Wednesday, June 28, 2006

Ayer me visitó una de las personas que me son más entrañables. Hicimos de todo, gozamos. Creo que si no hubiera venido hubiera perdido un poco de mi salud mental, quizá también la física, que de por sí no es muy buena. El cansancio, siempre el cansancio. Se fue sólo algunas horas antes de que comenzara a amanecer. Apagué las veladoras que nos alumbraban, y sólo quedó el monólogo en la oscuridad que antecede al sueño. Y a pesar de que todo fue extraodinario, esa voz me dijo que no era suficiente, que nunca sería suficiente.
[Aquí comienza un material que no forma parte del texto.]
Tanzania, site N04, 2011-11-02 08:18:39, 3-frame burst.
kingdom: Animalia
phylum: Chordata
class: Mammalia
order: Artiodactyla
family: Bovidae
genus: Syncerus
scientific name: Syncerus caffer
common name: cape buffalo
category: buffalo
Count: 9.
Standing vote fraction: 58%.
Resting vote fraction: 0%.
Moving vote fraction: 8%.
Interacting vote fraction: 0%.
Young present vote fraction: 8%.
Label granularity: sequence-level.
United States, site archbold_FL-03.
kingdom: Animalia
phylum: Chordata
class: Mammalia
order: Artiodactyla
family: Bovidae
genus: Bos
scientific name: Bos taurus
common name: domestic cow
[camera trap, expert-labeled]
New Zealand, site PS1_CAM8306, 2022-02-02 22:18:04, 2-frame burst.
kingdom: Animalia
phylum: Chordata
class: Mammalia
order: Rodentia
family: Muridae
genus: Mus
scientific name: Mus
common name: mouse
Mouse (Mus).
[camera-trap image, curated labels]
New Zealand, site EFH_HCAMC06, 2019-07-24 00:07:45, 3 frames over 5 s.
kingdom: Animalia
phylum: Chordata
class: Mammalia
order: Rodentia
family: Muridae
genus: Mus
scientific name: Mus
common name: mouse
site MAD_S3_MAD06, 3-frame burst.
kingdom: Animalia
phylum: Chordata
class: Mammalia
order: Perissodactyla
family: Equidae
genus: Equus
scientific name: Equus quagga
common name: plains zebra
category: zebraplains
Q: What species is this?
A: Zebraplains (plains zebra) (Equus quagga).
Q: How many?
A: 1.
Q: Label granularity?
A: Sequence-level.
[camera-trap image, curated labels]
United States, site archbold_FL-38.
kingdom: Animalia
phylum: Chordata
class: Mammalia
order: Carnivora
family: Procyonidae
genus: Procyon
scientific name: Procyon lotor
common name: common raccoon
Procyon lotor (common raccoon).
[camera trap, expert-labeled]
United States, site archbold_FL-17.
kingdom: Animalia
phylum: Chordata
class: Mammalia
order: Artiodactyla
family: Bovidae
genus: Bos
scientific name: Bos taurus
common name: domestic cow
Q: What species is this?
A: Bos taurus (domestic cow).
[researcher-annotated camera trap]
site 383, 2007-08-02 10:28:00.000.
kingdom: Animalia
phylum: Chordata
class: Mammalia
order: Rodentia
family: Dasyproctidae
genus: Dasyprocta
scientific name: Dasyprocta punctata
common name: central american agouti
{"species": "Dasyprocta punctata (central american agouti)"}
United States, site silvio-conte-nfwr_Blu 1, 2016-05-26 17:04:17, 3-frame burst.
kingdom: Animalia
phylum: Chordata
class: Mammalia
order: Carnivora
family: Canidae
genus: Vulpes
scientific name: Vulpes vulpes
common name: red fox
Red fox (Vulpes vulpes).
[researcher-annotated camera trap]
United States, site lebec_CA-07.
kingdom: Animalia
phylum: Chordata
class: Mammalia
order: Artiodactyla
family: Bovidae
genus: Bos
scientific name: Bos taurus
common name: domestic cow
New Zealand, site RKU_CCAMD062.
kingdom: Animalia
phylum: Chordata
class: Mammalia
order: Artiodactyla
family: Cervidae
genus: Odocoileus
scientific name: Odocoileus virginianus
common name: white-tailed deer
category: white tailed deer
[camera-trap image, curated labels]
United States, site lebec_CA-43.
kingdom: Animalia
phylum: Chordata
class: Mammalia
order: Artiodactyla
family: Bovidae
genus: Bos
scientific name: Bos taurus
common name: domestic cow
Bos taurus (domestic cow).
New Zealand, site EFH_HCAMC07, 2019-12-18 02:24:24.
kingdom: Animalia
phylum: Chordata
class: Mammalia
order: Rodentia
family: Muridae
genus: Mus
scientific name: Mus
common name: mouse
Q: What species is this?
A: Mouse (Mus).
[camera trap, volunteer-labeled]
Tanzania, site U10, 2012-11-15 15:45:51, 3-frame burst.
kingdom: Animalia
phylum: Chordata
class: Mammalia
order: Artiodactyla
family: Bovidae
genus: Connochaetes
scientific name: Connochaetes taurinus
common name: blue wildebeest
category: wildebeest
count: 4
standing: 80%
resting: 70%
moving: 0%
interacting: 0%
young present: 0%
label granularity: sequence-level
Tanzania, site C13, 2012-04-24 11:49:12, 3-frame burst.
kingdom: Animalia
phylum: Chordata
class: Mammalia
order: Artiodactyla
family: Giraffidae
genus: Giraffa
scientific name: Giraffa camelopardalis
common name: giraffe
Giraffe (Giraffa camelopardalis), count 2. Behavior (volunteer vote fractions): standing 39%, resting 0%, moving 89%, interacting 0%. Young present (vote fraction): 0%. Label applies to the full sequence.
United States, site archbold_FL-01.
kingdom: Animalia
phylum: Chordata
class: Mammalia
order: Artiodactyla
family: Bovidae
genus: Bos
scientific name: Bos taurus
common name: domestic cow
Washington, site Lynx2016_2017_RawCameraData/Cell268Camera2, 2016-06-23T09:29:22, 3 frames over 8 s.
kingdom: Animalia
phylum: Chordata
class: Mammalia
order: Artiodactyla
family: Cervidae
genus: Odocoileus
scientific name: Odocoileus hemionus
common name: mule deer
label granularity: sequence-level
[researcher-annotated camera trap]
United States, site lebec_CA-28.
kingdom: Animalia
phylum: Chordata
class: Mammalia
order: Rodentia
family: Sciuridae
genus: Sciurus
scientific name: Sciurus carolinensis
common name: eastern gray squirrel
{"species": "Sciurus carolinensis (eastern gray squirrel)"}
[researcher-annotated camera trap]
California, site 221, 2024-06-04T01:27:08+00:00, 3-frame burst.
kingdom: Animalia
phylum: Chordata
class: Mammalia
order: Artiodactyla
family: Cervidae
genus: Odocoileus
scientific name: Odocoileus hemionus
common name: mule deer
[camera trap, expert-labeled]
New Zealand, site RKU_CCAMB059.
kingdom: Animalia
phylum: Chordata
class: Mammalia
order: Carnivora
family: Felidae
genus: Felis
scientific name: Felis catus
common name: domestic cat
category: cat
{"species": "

Dí tres vueltas en la cama, me levanté, prendí las luces que brindan la electricidad, ya que las velas quedaron rotas y la cera tallada en el polvo que pisaba. Me vi en el espejo y me desarreglé el cabello, cómo suelo hacerlo siempre que estoy frente al espejo, pero no cesaba el zumbido, a pesar de que la voz ya no tenía nada que decir, sólo mascullaba cada vez más rápido hasta convertirse en un único tono sin color alguno. Quise callarla no bajo el desvanecimiento natural que el cuerpo da a la conciencia, sino por medio de la conciencia misma, lo cuál me restó algunas horas de sueño. Abrí un libro, lo leí sin ni siquiera ver las letras de sus tapas, sólo se que eran de color ambar, y me sentí absorbido por sus palabras. Entonces ví el amanecer y la contemplación del mundo me brindó su sosiego secreto en el cuál pocos creen ya que le atribuyen su propia agitación.